Rapport – Nederlandse drinkwateractiviteiten aangegaan in de periode 1975-1980
Dit rapport bevat een samenvatting van bevindingen en adviezen die de Inspectie Ontwikkelingssamenwerking te Velde sinds 1979 heeft neergelegd in 23 afzonderlijke rapporten over Nederlandse bilaterale projecten op het gebied van watervoorziening voor huishoudelijk gebruik, hier (als pars pro toto) kortweg drinkwater genoemd.
Van de geïnspecteerde projecten vielen er 15 onder categorie I van de begroting voor Ontwikkelingssamenwerking, d.w.z. de bilaterale financiële en technische hulp. Eén werd rechtstreeks gefinancierd uit categorie III, Directe hulp aan armste landen en groepen, en 7 uit dezelfde categorie onder het Programma voor kleine ambassade projecten (KAP). In een aantal projecten bestond de Nederlandse hulp gedeeltelijk ook uit de inzet van vrijwilligers, gefinancierd onder categorie V.
De nadruk in dit rapport ligt op de 16 grotere projecten. Die waren willekeurig gekozen en lagen verspreid over 8 concentratielanden.* Ze varieerden sterk naar omvang van de Nederlandse bijdrage, grootte van het voorzieningsgebied, relatieve armoede van de profiterende mensen en toegepaste technologieën. Ze waren bovendien verdeeld over stad en platteland. Sommigen vormden min of meer losstaande activiteiten; anderen maakten deel uit van een breder, geïntegreerd steunpakket op het gebied van bijvoorbeeld landbouw, gezondheid en andere sectoren. Bij inspectie waren ze alle nog in uitvoering.
Ondanks deze verscheidenheid ligt aan dit rapport de gedachte ten grondslag, dat in de onderzochte projecten een aantal gemeenschappelijke kenmerken kan worden onderscheiden, die meer algemene conclusies en adviezen toelaten dan in de afzonderlijke rapporten konden worden getrokken resp. gegeven.
De (deel)financiering van de geïnspecteerde projecten werd toegezegd in de periode 1975-1980. Zij vormen qua aantal zo'n 14% van de ruim 100 drinkwaterprojecten die in die tijd werden ondernomen.

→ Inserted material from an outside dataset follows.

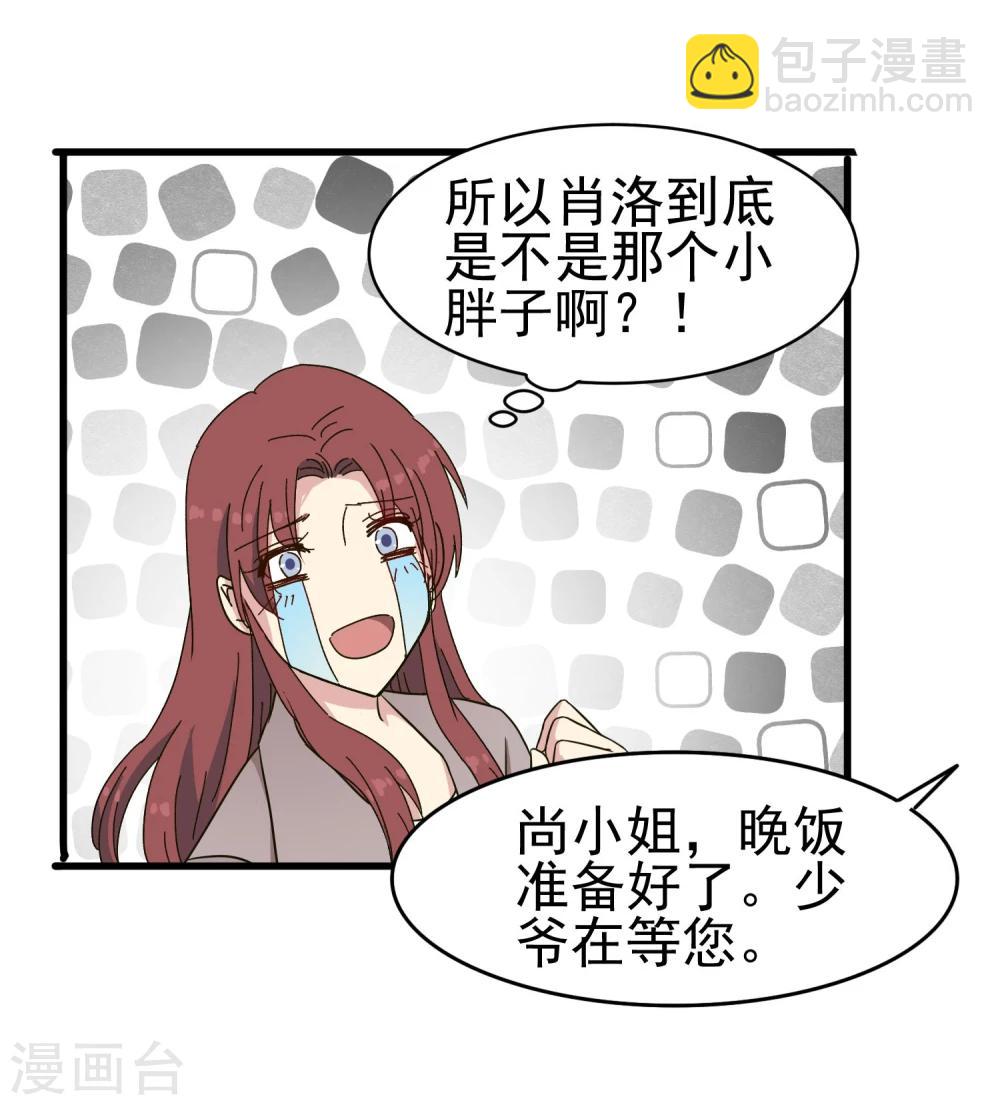 第43话 小胖子-第45话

Gezamenlijk vertegenwoordigen ze een committeringswaarde van circa ƒ 260 miljoen, dat wil zeggen bijna 44% van de waarde van alle in die periode onder categorie I en III toegezegde drinkwaterprojecten (circa ƒ 600 miljoen).
Zonder aanspraak te maken op wetenschappelijk aantoonbare representativiteit, kan men op redelijke grond voorzichtig generaliseren ten aanzien van beleidsmatigheid, doelmatigheid en doeltreffendheid van Nederlandse bilaterale activiteiten in deze sector. Dat is de bedoeling van dit rapport.
Het rapport valt uiteen in vier delen. Het eerste geeft de achtergrond waartegen de ontwikkelingssamenwerking op drinkwatergebied plaatsvindt: een schets van het probleem in zijn belangrijkste aspecten, eindigend met een beknopte beschrijving van internationaal en nationaal-Nederlands beleid terzake. Aldus beschrijft het het kader van waaruit het inspectie-onderzoek is verricht. Het tweede deel concentreert zich geheel op de bevindingen van de Inspectie. Het derde deel omvat de samenvattende conclusies en de adviezen van de Inspectie. Enige toelichtende statistieken en tabellen zijn als bijlagen bijeengebracht in het vierde deel. Dat deel bevat tevens informatie over de relevante project-inspectierapporten.